Kondisi yang terjadi pada para pekerja Korea Utara ini semakin memprihatinkan sebab dengan jam kerja 11 jam per hari, mereka hanya mendapat 10-15 dolar AS. Itupun harus dipotong, sebagian diserahkan kepada penguasa Pyongyang.
Buruh dari Korea Utara juga dibutuhkan di Qatar. Ada Sekitar 2.800 buruh yang di Qatar. Mereka hadir untuk membantu Qatar yang akan menjadi tempat penyelenggaraan Piala Dunia pada 2022. Akan tetapi, mereka juga bernasib mirip dengan yang di Rusia karena sering dipaksa untuk bekerja keras dengan suhu wilayah yang tinggi. Ada juga yang mengaku tak menerima gaji selama tiga tahun.
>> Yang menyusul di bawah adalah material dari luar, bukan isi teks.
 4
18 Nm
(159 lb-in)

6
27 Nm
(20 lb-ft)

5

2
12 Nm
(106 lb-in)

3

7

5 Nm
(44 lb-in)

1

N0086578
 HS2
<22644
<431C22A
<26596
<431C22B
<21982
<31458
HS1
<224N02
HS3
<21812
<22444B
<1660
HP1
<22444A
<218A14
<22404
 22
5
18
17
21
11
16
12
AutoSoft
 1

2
Korea Utara “Kebal” Terhadap Sanksi
Melihat sikap Korea Utara yang terus “memanfaatkan” warganya demi menambah pendapatan negara, Menteri Luar Negeri AS, Rex Tillerson mengusulkan agar menerapkan sanksi baru kepada negara Kim Jong-un.
“Sekretaris Tilleron telah meminta semua negara untuk menerapkan sepenuhnya semua resolusi Dewan Keamanan PBB, memutuskan atau mengurangi hubungan diplomatik, dan mengisolasi [Korea Utara] secara finansial, termasuk melalui sanksi baru, memutuskan hubungan dagang, mengusir para pekerja dan melarang impor dari Korea Utara,” kata seorang pejabat Departemen Luar Negeri kepada Fox News.
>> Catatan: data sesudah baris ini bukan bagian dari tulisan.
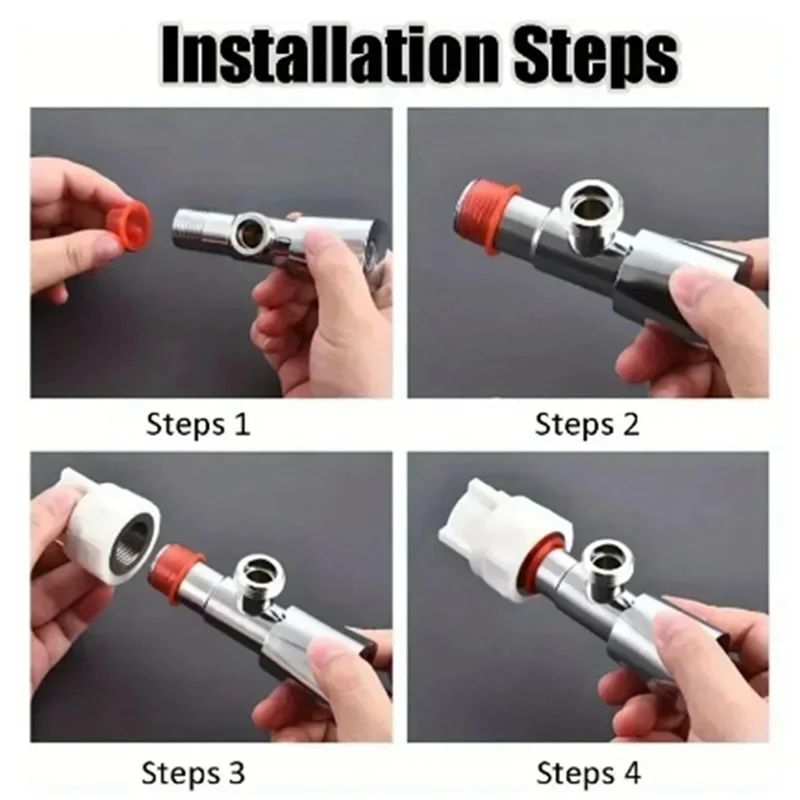 Installation Steps

Steps 1

Steps 2

Steps 3

Steps 4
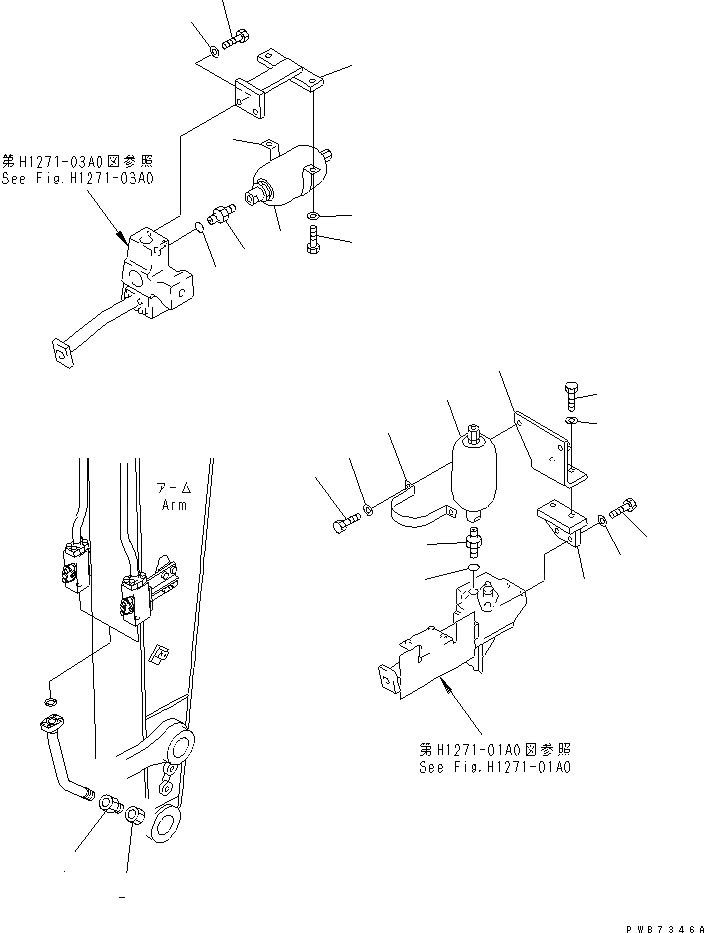 第H1271-03A0図参照
See Fig.H1271-03A0

アーム
Arm

第H1271-01A0図参照
See Fig.H1271-01A0

PWB7346A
Sanksi baru mungkin dapat diterapkan, akan tetapi jika melihat rekam jejak Kim Jong-un soal sanksi, bisa saja hal itu tidak akan membuat Korea Utara gentar.
- Baca juga: Wajah Perbudakan Zaman Dulu dan Zaman Modern
Kesepakatan sanksi baru mungkin akan sulit tercapai karena Rusia yang masih membutuhkan para pekerja Korea Utara dan memiliki hak veto di Dewan Keamanan. Selain itu, ada juga Cina yang memiliki hak veto yang juga menjadi rumah bagi sebagian besar buruh Korea Utara. Dua negara itu bisa menolak usulan tersebut.
Tak hanya di Rusia dan Cina, pada 2015 lalu, sekitar 15.000 pekerja Korea Utara bekarja di Timur Tengah. Ada juga yang bekerja di Asia Tenggara. Sedangkan jika menggabungkan antara Cina dan Afrika maka total buruh Korea Utara di dua wilayah itu mencapai 8.000 buruh. Banyaknya negara yang membutuhkan tenaga dari Korea Utara ini akan menyulitkan usulan untuk menjatuhkan sanksi baru.
Korea Utara sendiri masuk dalam daftar negara dengan "perbudakan modern" terbanyak di dunia. Menurut data yang dilansir Forbes dan Statista, Korea Utara ada di peringkat ke-6 dengan jumlah perbudakan modern mencapai 1,1 juta. Dalam daftar tersebut, ada pula nama Indonesia yang berada di peringkat ke-9.